Of the remaining graphics, the most interesting is that which displays the breakdown of stops by age in comparison to the city’s population as broken down by age. The first interesting point is the omission of a vertical scale; I can only assume that the scales are identical in both positive and negative directions. I did, however, readily understand the chart. Some may not ‘get it’ as quickly as one is asked to add the city population as it heads in a typically ‘negative’ direction. However, that the entire piece is designed to invite one to explore the statistics in detail, I think creating charts that may require some to think just a few seconds more are perfectly acceptable.

When the information graphic is combined with the whole of the article, the New York Times has again pulled off an impressive feat of editorial design that combines adeptness at the use of the English language with video and photography—from the associated multimedia from the article—along with the here-critiqued information design. Such level of depth provides a well-rounded examination of the issue or subject at hand and better informs the audience by way of both anecdote and fact while photography brings the audience visually into the story.

I Swear Periodically

This post’s image comes from my coworker Darrough, though I know not the original author of the piece. The graphic is a periodic table of swear words and so for those with sensitive ears—or perhaps eyes—I shall advise you to skip forthwith this post. Now, in general, there is little remarkable about the graphic.
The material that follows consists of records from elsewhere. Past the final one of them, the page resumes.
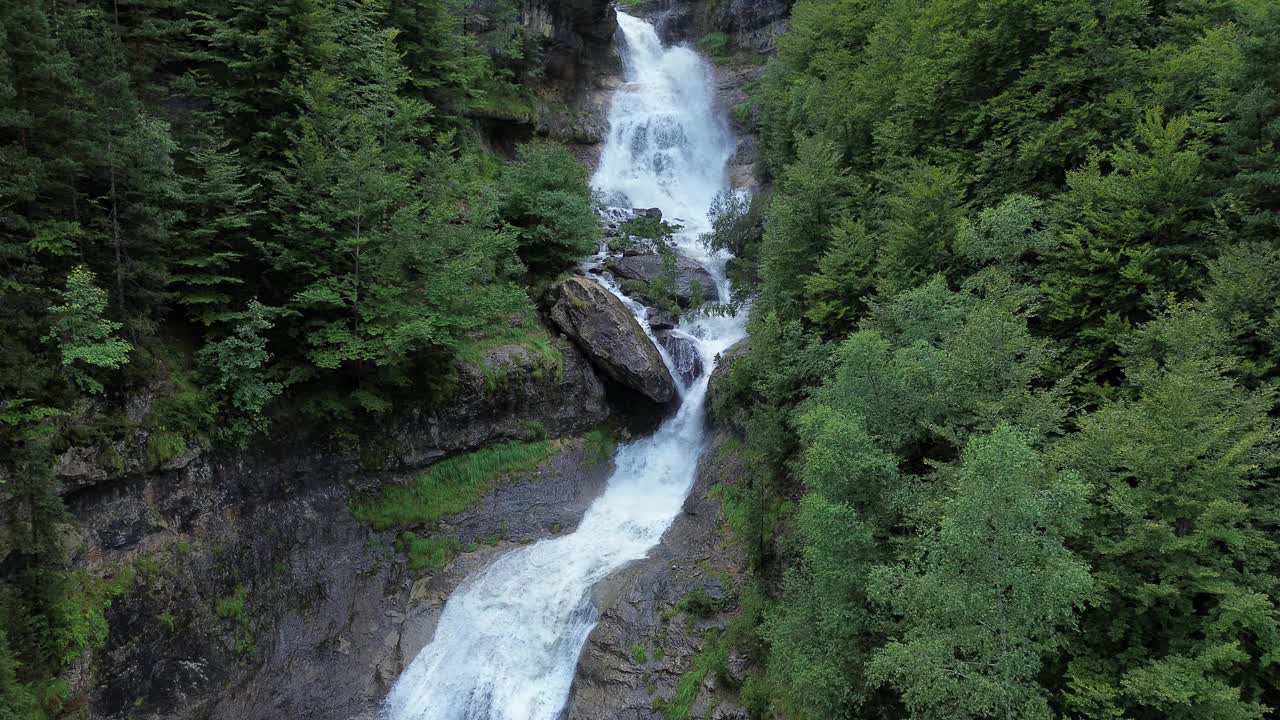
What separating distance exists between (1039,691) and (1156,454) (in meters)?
2.73

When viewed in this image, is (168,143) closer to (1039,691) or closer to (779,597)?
(779,597)

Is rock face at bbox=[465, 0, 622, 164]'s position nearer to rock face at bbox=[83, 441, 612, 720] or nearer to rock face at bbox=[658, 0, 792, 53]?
rock face at bbox=[658, 0, 792, 53]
Many different subject matters have borrowed the motif to organise themselves.

Periodic Table of Swearing
Periodic Table of Swearing

There are a few things lacking that would make the graphic a touch more interesting; one would be some sort of rationale for as to why the author placed certain swear words into different groups. In the table for the chemical elements, the elements are arranged by their electron shells and number of protons, groups and periods. For example, the alkali metals are the first group and are among the most reactive chemical elements. Is there a link between the reactivity of lithium to that of saying cunt? Is there a link between the non-reactive elements in the noble gases, e.g. argon, and those swear words originating with the word tit? One might ordinarily assume that the first group are the most reaction-provoking swear words whereas the last group is the least reactive. However, I know people equally offended by both words.
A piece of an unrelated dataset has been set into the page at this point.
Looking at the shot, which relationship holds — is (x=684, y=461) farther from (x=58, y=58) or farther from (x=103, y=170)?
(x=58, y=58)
Another interesting consideration is the colour of the piece. Broadly speaking, the colours resemble those typically seen in colouration of groups of similar elements. For example, the first few periods of Groups 14–16 share either a pink or violet-red depending upon where they fall along a diagonal axis. In the chemical element table, a three-way division of elements appears with the divisions delineating the non-metals from the metalloids from the metals. Is there a similar reasoning for the division in this chart? If so, the reason does not readily appear to me.

Another interesting note is that the ‘pissed up’ group replaces the lanthanides and actinides—which contain uranium and plutonium. However, the ordering by atomic number is incorrect and I would be curious in knowing if there is any particular reason for that decision.
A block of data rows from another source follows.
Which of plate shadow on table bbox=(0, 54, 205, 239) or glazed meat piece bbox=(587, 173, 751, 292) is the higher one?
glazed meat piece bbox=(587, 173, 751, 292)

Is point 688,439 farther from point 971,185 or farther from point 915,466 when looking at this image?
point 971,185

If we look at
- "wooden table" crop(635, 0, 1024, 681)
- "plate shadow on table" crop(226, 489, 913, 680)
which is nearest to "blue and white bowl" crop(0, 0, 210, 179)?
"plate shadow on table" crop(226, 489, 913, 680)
One final consideration is that because I know not the origin of the piece, I cannot know the cultural background by the selection. For example, as an Anglophile American, I know well the use of bloody, twat, arse, and bollock among other words. However, most Americans would have other choice words to use in their place. Is this piece an attempt to classify perhaps British/English/Scottish swearing or is it an attempt to try and fit many English-language swear words into a single table? If the latter, I would be curious to see if there are any words of, say, Canadian, Australian, South African, or New Zealander origin that have been excluded.

All told, however, this piece is just downright entertaining and in all likelihood the author intended it to be as such. (Though I would be most curious to see an etymologically correct attempt at defining English swear words.) Aesthetically, the piece fits into the style of most old-fashioned textbook diagrams that I have seen in old textbooks.

So, all-in-all, I can sum this piece up in two words. Fucking brilliant.